Retrouvez ici les chiffres clés évalués par Vélo et territoires


Au centre ville de Toulouse, rue Alsace Lorraine ou encore dans le quartier de Patte d'Oie, les cyclistes se font voir ce mercredi 20 mai :
 

Autre indicateurs : l'association 2 pieds 2 roues rapporte recevoir des demandes d'adresse pour apprendre à faire du vélo. La seule structure qui le propose, La maison du vélo, est déjà complète jusqu'au début du mois de juin pour les cours individuels, et jusqu'à la fin de l'été pour les cours collectifs.

"On évalue à 10% le nombre de Français qui ne savent pas faire du vélo", indique Mathilde Duran, responsable de la vélo-école toulousaine. "Mais il y a un tabou, les gens n'osent pas le dire", remarque-t-elle. Et il y a aussi ceux qui prennent des cours pour apprendre les bons gestes en ville, ou maîtriser leur trajet pour se rendre sur leur lieu de travail. "60% de la population n'ose pas pédaler en ville" fait savoir Mathilde Duran. Pour tous ceux-là, depuis le déconfinement l'Etat offre une aide financière de 45 euros à dépenser pour des "cours de remise en scelle" dans les vélo-écoles référencées.


Les ventes explosent

A Toulouse, la majorité des commerçants de vélo affirment que les ventes explosent. Et ce, même dans les boutiques haute-de-gamme comme Cité 2 roues. Le gérant Laurent Soula, explique avoir doublé son chiffre d'affaire ces quinze premiers jours de mai. A l'année, il vend environ 700 vélos. Il en a vendu une cinquantaine en une semaine, celle du déconfinement. Bonne nouvelle donc, mais le magasin doit désormais doubler ses capacités de travail. 

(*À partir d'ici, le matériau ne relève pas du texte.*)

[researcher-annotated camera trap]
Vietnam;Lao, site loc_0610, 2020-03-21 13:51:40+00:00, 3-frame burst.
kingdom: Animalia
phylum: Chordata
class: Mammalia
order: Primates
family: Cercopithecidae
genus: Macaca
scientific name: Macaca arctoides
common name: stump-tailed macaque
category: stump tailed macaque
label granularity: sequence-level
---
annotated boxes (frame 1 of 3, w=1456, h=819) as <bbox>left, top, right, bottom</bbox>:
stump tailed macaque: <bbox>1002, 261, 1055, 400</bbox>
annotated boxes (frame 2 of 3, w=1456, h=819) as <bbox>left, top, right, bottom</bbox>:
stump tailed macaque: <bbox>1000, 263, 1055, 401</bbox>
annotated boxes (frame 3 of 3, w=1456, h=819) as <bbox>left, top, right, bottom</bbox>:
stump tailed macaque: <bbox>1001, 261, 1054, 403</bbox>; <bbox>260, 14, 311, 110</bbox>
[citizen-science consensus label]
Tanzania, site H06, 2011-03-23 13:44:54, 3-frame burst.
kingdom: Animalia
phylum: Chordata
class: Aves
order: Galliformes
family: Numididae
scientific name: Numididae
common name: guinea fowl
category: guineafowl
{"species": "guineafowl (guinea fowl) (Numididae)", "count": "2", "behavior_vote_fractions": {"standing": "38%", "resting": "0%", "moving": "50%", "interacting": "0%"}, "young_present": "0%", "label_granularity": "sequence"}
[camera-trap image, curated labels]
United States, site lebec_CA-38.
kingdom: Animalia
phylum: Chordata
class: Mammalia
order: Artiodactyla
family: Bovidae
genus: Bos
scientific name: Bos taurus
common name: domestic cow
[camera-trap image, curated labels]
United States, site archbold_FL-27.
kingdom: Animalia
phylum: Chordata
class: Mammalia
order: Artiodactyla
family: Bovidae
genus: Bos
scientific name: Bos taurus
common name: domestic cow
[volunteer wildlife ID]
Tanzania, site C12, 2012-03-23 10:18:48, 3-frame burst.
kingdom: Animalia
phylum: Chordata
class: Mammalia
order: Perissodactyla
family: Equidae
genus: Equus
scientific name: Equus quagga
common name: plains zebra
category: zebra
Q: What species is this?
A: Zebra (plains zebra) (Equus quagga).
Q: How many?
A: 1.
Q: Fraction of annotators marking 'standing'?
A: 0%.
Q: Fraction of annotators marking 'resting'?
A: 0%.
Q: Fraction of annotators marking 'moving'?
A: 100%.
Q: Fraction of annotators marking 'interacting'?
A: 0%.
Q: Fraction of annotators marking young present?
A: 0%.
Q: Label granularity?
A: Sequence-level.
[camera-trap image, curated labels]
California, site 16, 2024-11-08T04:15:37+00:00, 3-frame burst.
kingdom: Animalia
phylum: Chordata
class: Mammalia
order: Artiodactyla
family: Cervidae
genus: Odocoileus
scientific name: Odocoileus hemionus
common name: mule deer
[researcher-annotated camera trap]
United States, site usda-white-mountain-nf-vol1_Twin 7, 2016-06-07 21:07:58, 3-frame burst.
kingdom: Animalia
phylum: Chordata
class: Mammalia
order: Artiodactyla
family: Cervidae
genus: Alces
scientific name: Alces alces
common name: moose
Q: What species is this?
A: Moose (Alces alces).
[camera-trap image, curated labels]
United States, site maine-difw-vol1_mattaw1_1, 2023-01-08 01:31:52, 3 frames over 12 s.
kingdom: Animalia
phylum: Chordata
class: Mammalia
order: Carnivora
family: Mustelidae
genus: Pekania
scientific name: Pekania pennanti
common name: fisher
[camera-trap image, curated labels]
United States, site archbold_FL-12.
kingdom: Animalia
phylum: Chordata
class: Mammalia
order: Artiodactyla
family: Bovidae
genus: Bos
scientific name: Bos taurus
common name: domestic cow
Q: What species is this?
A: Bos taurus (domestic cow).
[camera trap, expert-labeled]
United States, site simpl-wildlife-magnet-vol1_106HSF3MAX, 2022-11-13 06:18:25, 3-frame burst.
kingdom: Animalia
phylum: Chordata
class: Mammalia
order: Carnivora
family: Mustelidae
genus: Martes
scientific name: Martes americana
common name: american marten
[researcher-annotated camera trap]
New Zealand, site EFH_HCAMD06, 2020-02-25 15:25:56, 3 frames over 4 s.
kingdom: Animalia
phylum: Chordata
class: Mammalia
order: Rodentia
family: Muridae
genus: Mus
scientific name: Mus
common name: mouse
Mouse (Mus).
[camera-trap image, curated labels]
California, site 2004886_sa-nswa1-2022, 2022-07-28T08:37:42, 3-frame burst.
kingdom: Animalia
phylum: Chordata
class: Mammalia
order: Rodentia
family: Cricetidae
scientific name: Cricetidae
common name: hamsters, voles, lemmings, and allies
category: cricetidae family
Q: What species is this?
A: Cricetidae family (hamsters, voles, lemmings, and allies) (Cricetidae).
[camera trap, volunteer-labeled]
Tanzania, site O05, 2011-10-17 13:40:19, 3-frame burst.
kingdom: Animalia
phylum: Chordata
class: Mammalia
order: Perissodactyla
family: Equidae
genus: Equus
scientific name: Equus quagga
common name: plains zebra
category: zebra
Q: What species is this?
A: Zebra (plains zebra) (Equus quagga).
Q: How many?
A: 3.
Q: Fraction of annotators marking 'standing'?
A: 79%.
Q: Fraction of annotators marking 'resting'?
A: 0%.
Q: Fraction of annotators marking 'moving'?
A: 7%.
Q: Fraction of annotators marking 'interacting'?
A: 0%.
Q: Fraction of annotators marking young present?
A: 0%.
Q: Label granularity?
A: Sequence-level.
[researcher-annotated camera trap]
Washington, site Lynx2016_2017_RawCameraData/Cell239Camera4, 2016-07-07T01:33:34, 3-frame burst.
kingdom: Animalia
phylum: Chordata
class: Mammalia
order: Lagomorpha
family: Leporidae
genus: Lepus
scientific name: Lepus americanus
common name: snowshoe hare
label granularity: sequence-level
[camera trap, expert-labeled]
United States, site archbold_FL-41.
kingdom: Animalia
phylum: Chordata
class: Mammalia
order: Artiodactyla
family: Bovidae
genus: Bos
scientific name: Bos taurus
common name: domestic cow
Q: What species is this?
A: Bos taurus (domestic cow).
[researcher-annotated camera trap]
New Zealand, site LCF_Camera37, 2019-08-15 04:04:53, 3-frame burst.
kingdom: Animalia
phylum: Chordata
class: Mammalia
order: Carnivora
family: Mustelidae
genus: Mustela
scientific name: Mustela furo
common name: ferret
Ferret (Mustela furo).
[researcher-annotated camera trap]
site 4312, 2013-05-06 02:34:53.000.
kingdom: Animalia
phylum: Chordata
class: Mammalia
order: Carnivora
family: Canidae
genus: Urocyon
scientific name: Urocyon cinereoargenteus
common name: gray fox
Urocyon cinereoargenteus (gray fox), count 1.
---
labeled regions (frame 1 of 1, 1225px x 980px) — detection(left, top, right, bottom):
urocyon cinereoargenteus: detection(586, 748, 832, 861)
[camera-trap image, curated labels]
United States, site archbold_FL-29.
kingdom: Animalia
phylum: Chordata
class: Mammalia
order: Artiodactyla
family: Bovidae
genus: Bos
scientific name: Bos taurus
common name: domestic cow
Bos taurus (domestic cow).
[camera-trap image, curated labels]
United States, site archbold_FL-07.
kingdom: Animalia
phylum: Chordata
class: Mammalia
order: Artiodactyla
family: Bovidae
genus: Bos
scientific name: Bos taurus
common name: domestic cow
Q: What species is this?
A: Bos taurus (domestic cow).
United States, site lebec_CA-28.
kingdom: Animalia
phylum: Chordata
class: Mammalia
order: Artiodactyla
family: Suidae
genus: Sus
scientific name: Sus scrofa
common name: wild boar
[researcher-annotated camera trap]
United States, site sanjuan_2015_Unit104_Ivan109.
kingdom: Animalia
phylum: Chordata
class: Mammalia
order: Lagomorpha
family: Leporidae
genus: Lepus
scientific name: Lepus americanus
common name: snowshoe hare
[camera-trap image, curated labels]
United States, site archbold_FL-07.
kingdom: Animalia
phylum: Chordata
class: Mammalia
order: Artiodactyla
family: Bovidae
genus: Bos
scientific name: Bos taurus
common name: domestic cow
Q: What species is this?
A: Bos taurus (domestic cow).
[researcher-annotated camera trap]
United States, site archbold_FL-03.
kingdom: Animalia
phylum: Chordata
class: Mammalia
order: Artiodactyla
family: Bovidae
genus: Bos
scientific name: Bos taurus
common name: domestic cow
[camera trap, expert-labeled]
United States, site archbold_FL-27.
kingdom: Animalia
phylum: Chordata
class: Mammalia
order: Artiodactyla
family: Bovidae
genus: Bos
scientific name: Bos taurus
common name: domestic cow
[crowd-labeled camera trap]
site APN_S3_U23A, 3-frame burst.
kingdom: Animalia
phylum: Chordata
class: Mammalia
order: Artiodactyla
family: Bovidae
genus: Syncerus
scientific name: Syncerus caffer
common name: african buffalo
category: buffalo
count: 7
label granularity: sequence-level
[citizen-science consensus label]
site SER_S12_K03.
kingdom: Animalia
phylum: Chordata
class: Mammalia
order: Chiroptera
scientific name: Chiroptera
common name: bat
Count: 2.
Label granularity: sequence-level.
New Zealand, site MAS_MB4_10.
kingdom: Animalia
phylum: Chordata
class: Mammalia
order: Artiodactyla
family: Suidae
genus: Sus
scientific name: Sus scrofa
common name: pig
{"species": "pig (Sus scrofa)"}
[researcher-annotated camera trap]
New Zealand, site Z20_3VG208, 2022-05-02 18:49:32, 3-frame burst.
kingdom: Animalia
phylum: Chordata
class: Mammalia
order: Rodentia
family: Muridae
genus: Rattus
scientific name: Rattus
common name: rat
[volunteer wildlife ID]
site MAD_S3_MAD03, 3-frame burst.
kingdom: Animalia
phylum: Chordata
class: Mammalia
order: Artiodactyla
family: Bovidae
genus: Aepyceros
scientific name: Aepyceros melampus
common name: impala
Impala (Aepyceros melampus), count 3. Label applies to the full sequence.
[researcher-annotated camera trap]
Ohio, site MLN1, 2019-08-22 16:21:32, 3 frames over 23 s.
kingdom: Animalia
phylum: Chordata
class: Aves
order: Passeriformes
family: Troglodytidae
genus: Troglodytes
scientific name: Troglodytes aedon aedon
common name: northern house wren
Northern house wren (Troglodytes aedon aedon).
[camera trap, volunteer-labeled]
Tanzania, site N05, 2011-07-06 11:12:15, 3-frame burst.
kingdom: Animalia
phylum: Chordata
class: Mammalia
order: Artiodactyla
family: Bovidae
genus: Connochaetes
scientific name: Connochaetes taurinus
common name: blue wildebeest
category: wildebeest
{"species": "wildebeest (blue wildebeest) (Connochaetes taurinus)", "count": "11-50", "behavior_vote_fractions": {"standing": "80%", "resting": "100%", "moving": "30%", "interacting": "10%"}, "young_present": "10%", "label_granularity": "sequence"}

Ce serait magique s'il n'y avait que des vélos ordonnés et des piétons dans l'hyper-centre. Pour vivre, pour le bien être, pour entendre les oiseaux et éviter toutes ces voitures et cette pollution, précise Laurent Soula.

Ecoutez-le, ainsi que l'un de ses clients, venu offrir un vélo à sa femme ce jour-là :


Nouvelles pistes cyclables

En début d'après-midi, ce mercredi 20 mai, une femme en tablier nettoie la vitrine d'une boutique toulousaine de l'avenue de Grande Bretagne. A l'intérieur, à droite de l'entrée, un jeune homme est en train de faire tourner les roues d'un vélo suspendu à l'envers. A côté de lui, à la caisse, c'est Camille Chalain, l'un des propriétaires de Mécanicycle. Il remarque un nombre accru de vélocistes devant sa boutique. Il y a non seulement ceux qui viennent faire réparer leur deux roues, mais il y a aussi ceux qu'il voit défiler sur les toutes nouvelles pistes cyclables du quartier. 
 
La mairie a aménagé 10 kilomètres de pistes de circulation pour les vélos à la fin du mois d'avril dans la ville, en commençant par le quartier Saint-Cyprien. Les bicyclettes peuvent désormais rouler tout à fait à droite de la route, là où elle est la plus abîmée et où les camions s'arrêtent le temps de leur livraison. Mais "les pistes ont vocation à être améliorées" assure Jean-Michel Lattes, président de Tisséo et premier adjoint en charge des déplacements. Il fait savoir ses intentions : 

On voulait éviter que les personnes inquiètes basculent du transport en commun à la voiture individuelle. (...) L'enjeu est que ces pistes provisoires se pérennisent. C'est ce qu'on appelle de l'urbanisme tactique : on profite d'un évènement qui bouleverse nos façons de penser.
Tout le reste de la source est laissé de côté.